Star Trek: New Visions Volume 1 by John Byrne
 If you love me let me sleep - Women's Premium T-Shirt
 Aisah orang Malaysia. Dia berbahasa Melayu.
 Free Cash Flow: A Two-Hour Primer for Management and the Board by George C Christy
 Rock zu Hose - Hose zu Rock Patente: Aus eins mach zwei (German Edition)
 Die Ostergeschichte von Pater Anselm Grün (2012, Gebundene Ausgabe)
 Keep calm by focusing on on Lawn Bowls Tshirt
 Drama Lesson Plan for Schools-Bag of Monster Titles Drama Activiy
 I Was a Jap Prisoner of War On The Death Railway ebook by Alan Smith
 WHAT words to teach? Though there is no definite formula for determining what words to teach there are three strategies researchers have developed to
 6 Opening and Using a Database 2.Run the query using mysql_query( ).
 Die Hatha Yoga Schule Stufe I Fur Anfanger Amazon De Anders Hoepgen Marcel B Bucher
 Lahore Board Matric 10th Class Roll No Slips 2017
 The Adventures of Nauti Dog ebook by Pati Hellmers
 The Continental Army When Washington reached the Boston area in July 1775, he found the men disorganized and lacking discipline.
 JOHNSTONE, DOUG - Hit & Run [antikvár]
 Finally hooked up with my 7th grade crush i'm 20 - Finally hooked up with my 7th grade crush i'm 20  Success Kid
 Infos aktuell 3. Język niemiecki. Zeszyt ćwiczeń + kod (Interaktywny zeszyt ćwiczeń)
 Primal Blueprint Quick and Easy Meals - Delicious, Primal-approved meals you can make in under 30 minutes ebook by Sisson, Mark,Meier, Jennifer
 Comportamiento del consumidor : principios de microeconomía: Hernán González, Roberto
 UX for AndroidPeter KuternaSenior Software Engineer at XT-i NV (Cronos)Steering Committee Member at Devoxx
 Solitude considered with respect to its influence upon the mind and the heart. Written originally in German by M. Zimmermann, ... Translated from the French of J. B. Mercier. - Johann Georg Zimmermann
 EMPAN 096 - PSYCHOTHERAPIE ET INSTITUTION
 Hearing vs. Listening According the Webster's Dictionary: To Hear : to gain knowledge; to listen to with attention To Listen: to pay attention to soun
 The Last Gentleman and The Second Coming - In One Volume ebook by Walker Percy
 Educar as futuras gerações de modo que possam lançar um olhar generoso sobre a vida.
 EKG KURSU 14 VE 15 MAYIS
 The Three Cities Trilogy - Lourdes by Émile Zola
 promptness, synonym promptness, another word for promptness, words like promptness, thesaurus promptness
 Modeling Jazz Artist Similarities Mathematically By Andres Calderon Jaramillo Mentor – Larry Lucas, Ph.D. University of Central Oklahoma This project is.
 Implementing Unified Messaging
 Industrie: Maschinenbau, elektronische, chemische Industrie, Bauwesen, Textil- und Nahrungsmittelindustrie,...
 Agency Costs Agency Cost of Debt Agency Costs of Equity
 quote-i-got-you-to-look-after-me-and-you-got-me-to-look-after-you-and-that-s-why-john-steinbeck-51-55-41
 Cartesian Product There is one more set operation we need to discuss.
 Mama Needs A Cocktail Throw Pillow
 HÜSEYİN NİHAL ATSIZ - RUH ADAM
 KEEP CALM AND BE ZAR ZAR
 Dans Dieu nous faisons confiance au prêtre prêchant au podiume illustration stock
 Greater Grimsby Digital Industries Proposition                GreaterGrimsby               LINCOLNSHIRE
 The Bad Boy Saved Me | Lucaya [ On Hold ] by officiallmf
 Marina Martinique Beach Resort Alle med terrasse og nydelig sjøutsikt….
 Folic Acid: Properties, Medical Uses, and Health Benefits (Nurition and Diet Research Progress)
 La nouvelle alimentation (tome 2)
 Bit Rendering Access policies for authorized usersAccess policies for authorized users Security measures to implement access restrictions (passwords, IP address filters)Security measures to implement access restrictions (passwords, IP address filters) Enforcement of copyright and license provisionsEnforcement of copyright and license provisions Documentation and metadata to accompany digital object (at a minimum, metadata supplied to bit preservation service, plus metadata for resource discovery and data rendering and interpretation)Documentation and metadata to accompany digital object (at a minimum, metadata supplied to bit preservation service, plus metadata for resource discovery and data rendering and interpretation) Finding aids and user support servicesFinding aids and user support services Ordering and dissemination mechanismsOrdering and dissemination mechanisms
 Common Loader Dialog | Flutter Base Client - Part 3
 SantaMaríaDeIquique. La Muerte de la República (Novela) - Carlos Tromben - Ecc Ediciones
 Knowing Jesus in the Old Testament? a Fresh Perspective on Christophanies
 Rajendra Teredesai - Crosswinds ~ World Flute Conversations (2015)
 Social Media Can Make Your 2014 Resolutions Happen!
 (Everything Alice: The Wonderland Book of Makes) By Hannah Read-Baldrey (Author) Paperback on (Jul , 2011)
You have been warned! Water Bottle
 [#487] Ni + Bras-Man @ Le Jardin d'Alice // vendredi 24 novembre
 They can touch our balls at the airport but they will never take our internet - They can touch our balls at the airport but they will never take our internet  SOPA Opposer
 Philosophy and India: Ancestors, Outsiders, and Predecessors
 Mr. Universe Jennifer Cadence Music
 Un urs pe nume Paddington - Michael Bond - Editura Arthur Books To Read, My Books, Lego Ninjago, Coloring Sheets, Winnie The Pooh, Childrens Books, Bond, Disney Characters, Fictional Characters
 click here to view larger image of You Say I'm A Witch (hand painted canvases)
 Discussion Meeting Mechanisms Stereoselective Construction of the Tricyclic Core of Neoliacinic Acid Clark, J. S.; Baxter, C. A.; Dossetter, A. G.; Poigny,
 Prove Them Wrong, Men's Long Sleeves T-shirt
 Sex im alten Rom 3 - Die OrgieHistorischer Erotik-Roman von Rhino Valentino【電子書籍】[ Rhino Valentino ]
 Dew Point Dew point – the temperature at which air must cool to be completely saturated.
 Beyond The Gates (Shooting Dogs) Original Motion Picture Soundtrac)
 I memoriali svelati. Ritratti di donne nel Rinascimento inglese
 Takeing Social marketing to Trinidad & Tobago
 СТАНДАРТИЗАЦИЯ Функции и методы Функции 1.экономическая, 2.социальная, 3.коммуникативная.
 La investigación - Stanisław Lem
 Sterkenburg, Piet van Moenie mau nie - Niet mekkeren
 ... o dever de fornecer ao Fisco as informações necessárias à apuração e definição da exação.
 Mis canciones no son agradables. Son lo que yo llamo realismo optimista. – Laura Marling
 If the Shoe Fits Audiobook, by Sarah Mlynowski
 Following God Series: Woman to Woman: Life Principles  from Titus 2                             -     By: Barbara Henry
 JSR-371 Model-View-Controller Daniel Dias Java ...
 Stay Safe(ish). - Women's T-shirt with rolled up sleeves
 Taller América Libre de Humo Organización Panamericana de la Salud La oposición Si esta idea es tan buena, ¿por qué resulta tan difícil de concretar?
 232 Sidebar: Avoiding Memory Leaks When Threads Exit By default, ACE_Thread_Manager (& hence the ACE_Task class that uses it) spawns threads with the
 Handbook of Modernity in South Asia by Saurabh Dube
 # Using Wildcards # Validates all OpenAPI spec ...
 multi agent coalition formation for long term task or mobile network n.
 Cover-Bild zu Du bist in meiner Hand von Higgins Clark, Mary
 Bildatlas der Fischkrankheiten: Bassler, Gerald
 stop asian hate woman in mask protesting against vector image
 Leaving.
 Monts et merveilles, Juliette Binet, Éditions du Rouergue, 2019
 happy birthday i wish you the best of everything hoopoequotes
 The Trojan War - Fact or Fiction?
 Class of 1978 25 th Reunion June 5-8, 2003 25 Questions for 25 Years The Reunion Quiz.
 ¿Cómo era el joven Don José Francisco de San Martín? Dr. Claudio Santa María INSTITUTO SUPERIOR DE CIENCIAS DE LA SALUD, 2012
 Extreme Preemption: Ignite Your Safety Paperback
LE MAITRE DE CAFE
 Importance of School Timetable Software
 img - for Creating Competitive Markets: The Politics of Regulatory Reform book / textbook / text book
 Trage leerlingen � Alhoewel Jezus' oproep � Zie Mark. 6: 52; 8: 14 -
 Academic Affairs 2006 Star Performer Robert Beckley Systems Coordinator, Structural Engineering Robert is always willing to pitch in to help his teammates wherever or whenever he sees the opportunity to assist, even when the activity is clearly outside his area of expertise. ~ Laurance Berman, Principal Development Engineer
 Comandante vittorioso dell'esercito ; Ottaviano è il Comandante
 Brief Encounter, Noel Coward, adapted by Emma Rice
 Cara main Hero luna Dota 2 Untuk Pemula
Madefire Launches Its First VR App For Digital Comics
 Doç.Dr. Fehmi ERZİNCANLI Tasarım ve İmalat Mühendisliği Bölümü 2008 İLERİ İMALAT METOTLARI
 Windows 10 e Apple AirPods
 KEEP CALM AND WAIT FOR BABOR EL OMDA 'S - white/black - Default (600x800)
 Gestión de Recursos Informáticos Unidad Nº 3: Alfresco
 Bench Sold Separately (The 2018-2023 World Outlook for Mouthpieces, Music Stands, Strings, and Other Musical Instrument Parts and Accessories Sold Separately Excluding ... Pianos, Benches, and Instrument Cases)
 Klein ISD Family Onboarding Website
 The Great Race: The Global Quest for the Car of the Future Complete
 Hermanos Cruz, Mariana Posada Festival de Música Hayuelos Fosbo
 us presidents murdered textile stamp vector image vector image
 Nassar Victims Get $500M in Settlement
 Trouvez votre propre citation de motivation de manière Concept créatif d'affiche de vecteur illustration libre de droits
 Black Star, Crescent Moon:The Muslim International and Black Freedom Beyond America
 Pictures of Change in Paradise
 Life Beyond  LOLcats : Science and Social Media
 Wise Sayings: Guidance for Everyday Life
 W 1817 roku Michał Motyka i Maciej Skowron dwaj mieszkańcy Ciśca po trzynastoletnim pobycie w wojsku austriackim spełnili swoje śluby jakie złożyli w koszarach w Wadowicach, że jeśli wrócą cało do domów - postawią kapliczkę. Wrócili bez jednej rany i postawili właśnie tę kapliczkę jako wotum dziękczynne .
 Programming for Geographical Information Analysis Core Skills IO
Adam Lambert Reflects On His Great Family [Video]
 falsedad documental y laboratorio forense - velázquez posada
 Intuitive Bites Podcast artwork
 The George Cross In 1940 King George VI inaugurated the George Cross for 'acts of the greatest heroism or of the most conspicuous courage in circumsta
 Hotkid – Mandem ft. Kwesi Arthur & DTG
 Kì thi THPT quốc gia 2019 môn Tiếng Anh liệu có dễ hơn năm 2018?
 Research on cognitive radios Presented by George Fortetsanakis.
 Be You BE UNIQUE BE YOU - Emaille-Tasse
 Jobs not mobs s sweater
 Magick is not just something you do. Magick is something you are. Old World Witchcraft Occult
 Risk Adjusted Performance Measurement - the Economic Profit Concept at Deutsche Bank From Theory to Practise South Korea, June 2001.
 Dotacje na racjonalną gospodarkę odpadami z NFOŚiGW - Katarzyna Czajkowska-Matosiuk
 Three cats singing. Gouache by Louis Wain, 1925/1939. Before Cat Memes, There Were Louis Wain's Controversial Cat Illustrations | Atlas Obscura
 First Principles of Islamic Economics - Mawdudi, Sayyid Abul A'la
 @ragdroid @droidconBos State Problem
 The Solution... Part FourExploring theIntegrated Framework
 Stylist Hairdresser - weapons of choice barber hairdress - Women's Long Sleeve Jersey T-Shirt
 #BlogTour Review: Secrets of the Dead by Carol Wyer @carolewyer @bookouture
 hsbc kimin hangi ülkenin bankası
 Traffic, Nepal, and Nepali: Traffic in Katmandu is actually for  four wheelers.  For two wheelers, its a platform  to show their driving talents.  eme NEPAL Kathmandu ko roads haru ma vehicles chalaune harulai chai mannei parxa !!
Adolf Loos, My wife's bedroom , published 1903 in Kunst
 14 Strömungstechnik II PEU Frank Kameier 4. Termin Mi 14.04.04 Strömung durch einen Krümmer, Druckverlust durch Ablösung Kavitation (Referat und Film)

==*==

§ Work task: Only the number is wanted: how many lines in the material above contain the string "Paperback"?

§ Written reply: 2